Observa-se que quando da contratação dos referidos profissionais, pode ser fixada a periodicidade da prestação de serviços, ou seja, poderá ser pactuada uma jornada semanal de seis dias, intercalada pelo repouso semanal remunerado, ou até uma carga semanal inferior como, por exemplo, três vezes por semana, duas vezes por semana, etc., desde que esteja de acordo com a legislação em vigor e a vontade das partes.

Importante ressaltar, o que caracteriza um trabalhador como doméstico, bem como o vínculo empregatício, não é a periodicidade da prestação de serviço mas o trabalho contínuo subordinado a uma pessoa física sem fins lucrativos, no âmbito residencial desta.

Assim, na contratação de faxineira ou jardineiro, ainda que não haja prestação de serviço de forma continua, poderá ser caracterizado o vínculo empregatício, na condição de empregado doméstico desde que, presentes os requisitos caracterizadores do vínculo empregatício.


Motorista que presta serviços a uma pessoa física, dirigindo veículo de propriedade desta, todos os dias da semana, é considerado empregado doméstico?

Sim. Porém, se prestar serviços a uma empresa, não poderá ser considerado empregado doméstico mas, sim, empregado regido pela Consolidação das Leis do Trabalho (CLT).
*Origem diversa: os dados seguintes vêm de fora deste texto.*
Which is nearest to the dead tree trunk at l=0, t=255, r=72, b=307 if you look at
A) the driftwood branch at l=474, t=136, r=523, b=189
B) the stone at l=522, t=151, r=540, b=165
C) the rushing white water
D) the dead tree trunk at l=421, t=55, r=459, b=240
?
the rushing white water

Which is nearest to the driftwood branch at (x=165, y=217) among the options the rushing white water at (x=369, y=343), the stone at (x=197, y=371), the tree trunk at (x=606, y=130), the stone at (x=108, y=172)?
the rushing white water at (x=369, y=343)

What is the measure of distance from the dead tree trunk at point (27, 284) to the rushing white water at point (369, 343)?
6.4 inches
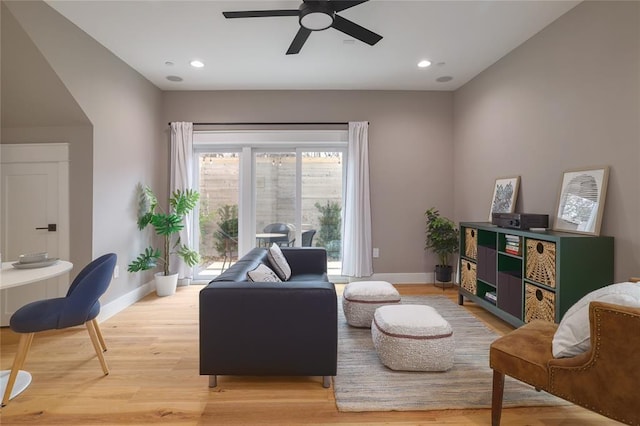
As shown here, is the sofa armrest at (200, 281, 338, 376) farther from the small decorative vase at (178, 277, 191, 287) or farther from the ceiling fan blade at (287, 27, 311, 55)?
the small decorative vase at (178, 277, 191, 287)

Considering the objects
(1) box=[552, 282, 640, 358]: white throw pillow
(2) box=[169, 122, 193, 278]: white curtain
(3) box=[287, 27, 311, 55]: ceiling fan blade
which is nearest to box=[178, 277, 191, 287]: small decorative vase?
(2) box=[169, 122, 193, 278]: white curtain

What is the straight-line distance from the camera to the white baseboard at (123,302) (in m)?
3.19

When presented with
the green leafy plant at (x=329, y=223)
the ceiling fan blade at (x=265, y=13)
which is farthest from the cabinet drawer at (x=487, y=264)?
the ceiling fan blade at (x=265, y=13)

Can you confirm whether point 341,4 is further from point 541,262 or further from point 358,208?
point 358,208

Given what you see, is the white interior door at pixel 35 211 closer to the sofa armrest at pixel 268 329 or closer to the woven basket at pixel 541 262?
the sofa armrest at pixel 268 329

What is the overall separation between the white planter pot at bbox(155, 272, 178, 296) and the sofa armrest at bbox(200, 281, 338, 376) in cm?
240

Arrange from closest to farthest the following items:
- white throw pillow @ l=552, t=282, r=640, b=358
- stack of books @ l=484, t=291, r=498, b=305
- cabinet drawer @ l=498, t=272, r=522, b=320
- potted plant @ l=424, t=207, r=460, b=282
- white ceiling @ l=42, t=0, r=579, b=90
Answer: white throw pillow @ l=552, t=282, r=640, b=358, white ceiling @ l=42, t=0, r=579, b=90, cabinet drawer @ l=498, t=272, r=522, b=320, stack of books @ l=484, t=291, r=498, b=305, potted plant @ l=424, t=207, r=460, b=282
A prestação de serviço voluntário gera vínculo empregatício?

Nos termos do parágrafo único do art. 1º da Lei nº 9.608/98, o serviço voluntário, não gera o vínculo empregatício, pois não há o elemento subordinação.

Neste sentido, considera-se serviço voluntário, a atividade não remunerada, prestada por pessoa física a entidade pública de qualquer natureza, ou a instituição privada de fins não lucrativos, que tenha objetivos cívicos, culturais, educacionais, científicos, recreativos ou de assistência social, inclusive mutualidade.

Qual a diferença entre ajuda de custo e diárias de viagem? Tais valores, uma vez pagos, integram a remuneração do empregado?

Ajuda de custo é o valor atribuído ao empregado, pago uma única vez ou eventualmente, para cobrir despesas de deslocamento por ele realizadas, como por exemplo: despesas de transferência, acompanhamento de clientes internos ou externos a eventos profissionais, etc.

A verba concedida nestas condições se reveste das características de parcela de natureza indenizatória, posto que visa ressarcir o empregado de despesas decorrentes da necessidade de serviço.

Assim, no âmbito trabalhista, as ajudas de custo independentemente do seu valor, pois inexiste percentual fixado na legislação, não possuem natureza salarial, portanto, não integram a remuneração do trabalhador, desde que juridicamente enquadradas como tal, ou seja, tenham a finalidade de compensar gastos ocasionais feitos pelo trabalhador no desempenho de eventuais compromissos profissionais. Portanto, não serão consideradas no cálculo de verbas trabalhistas tais como: férias, 13º salário, aviso prévio, etc.

Nota-se o que será tributado e considerado remuneração a verba, intitulada de ajuda de custo, paga mensalmente quando não de revestir de natureza indenizatória.

Diárias de viagem é o valor que tem como objetivo indenizar despesas de viagem e manutenção do empregado, quando realizada para execução do seu contrato de trabalho.

Para que haja o pagamento de diárias de viagem é necessário que:

a)o empregado realize serviço externo (não há justificativa para o pagamento ao empregado que só trabalhe internamente);

b)haja habitualidade, necessidade de pagamento contínuo, isto é, que o serviço externo seja sucessivamente realizado;

c)inexista a necessidade de comprovação das despesas efetuadas, o que vale dizer que se o valor pago for superior às despesas efetuadas o empregado ficará com o excedente.

Não se integram aos salários as diárias que não excederem 50% do salário percebido pelo empregado, não sofrendo, conseqüentemente, incidência fundiária, previdenciária e de imposto de renda.

Porém, quando as diárias para viagens resultam quantitativo superior a 50% do salário do empregado, estas integrarão o salário, pelo seu valor total e não apenas pelo que exceder dos referidos 50% (Súmula TST nº 101).